BUFFALO (LGS) — For years now, Darcy Regier and the Buffalo Sabres organization have abided by their own rule: No negotiation — or re-negotiation — of contracts during the season. While that may seem to be a move that "plays it safe," considering you probably wouldn't want to sign a guy for millions right before he suffers a season-ending injury, it hardly is anything but safe.
In the case of the Sabres, they will have another busy offseason. They didn't offer co-captain Daniel Briere a long-term deal last year, instead leaving it up to an arbitrator to decide Briere's salary. That salary became $5 million for 2006-2007. Now, Briere is set to receive a substantial raise again, possibly in the area of $6 million to $7 million next season and the years to come.
Same can be said for Chris Drury. The Sabres could've signed him for less than the $6 million he will command now on the open market.
And Thomas Vanek, the Sabres' most notable restricted free agent (RFA), probably could've been signed to a deal in the $3 million range or possibly less. But after a season in which he led the NHL in plus/minus and had 43 goals, it will be tough to justify paying him anything less than $3.5 million to $4 million a year.
But this is the Sabres and that is their long-held policy. I have never agreed with it.

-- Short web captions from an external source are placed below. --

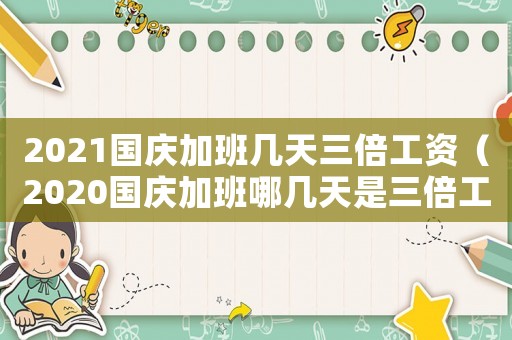 2021國慶加班幾天三倍工資（2020國慶加班哪幾天是三倍工資）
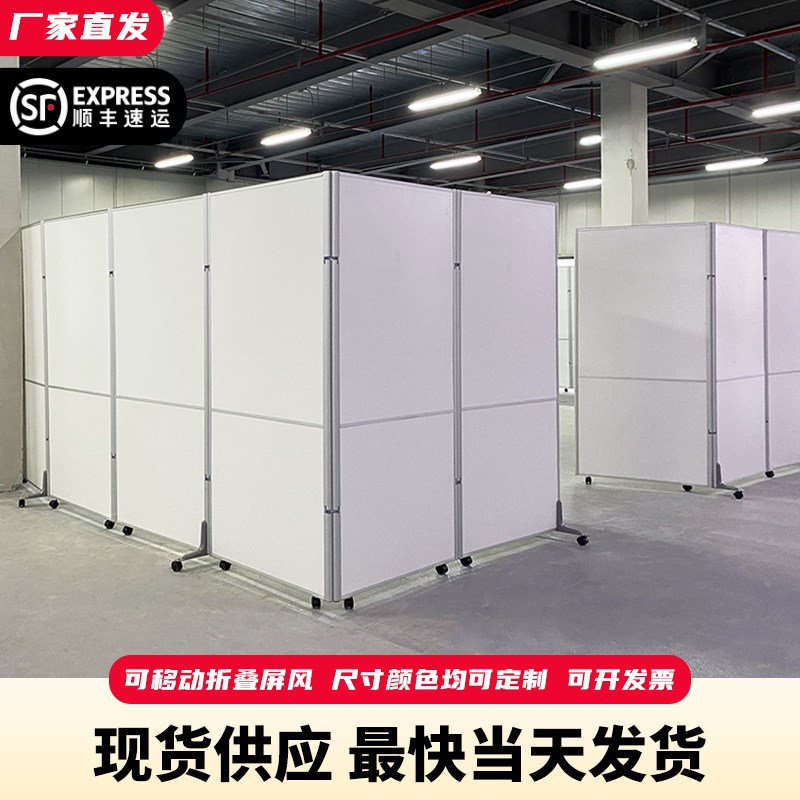 移动折叠屏风隔断k办公室高隔断无尘车间厂房板式墙仓库工厂隔间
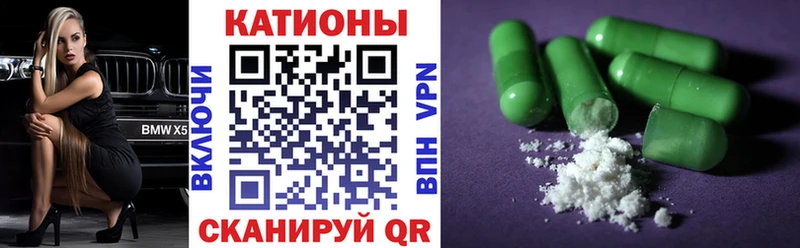МЕФ VHQ купить наркоту Рыльск
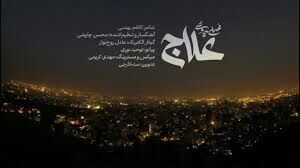 فیلم/ تقدیر یک مداح سرشناس از محسن چاوشی برای قطعه «علاج»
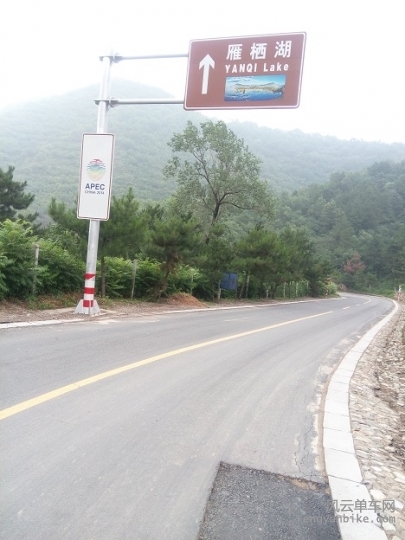 20150719骑行48见到了雁栖湖路标.jpg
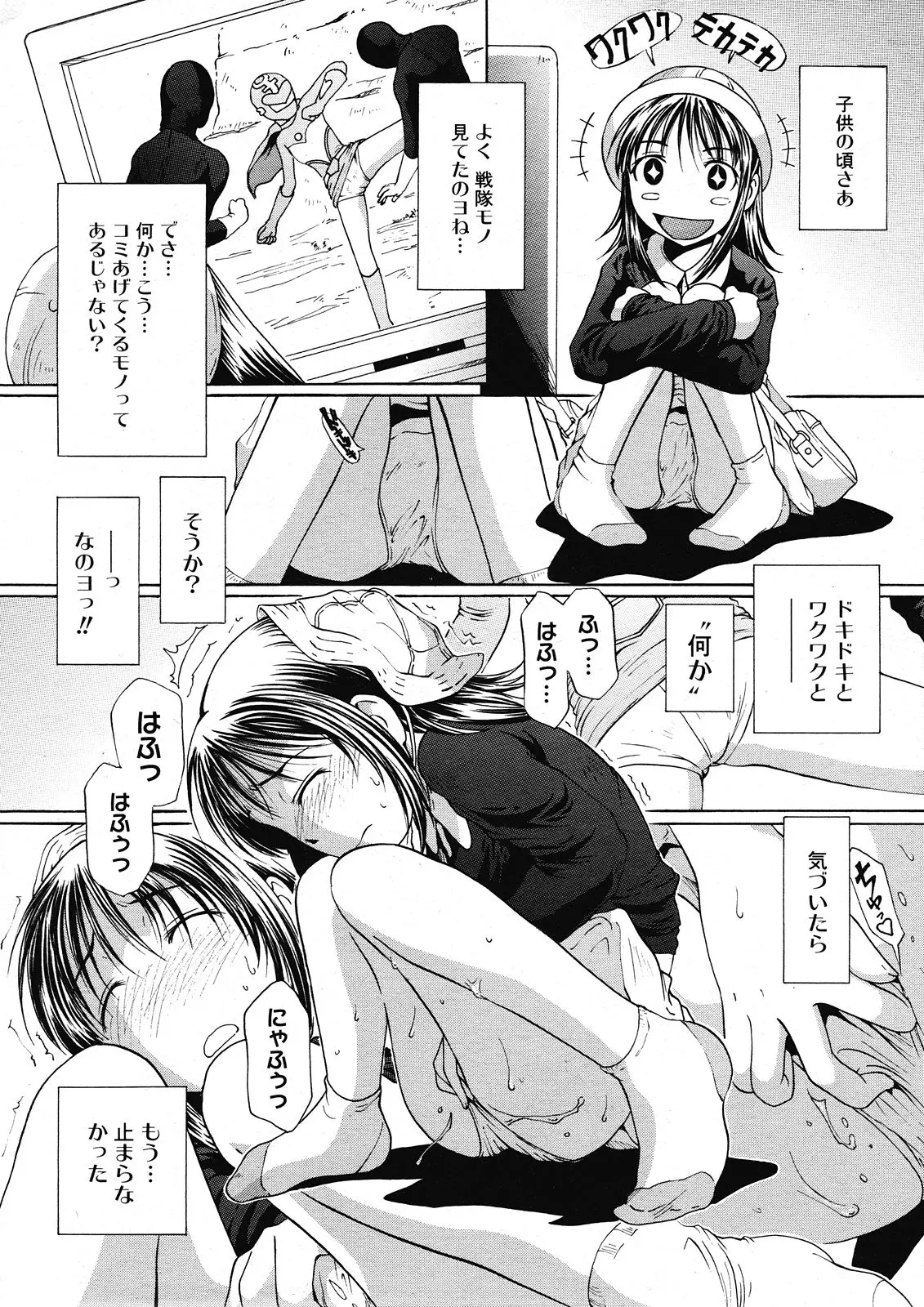 웹툰 이미지 451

If this policy didn't exist, we would still have Jay McKee on the roster. $4 million a year is hard to justify for a defensive defenseman who, while being a league leader in blocked shots, didn't show a whole lot of offensive ability. I'm certain that a deal could've been made for McKee for half of what he's making now — and he would've taken it during the season. Same for J.P. Dumont and the plethora of free agents this year.
The issue with the Sabres' policy is that you're limiting your time to talk to these players, especially when your team is going deep into the playoffs and the free agent period starts July 1. If the Sabres made the Stanley Cup and held onto their policy, they would have less than three weeks to talk to all their free agents without the fear of losing them to the market. That's a very short period of time to try and sign some of your most necessary pieces.
The Sabres need to end the policy. This team has been shown as a new team with a new persona. It's time to show that they're truly a new organization by ending this terrible policy. Ending this policy could also be a positive for the players. Instead of coming to Buffalo knowing that they won't be talked to during the season about contracts, they could come to a team that they know will do everything in their power to keep them in Buffalo if they justify it with stellar play. That's what it should be all about.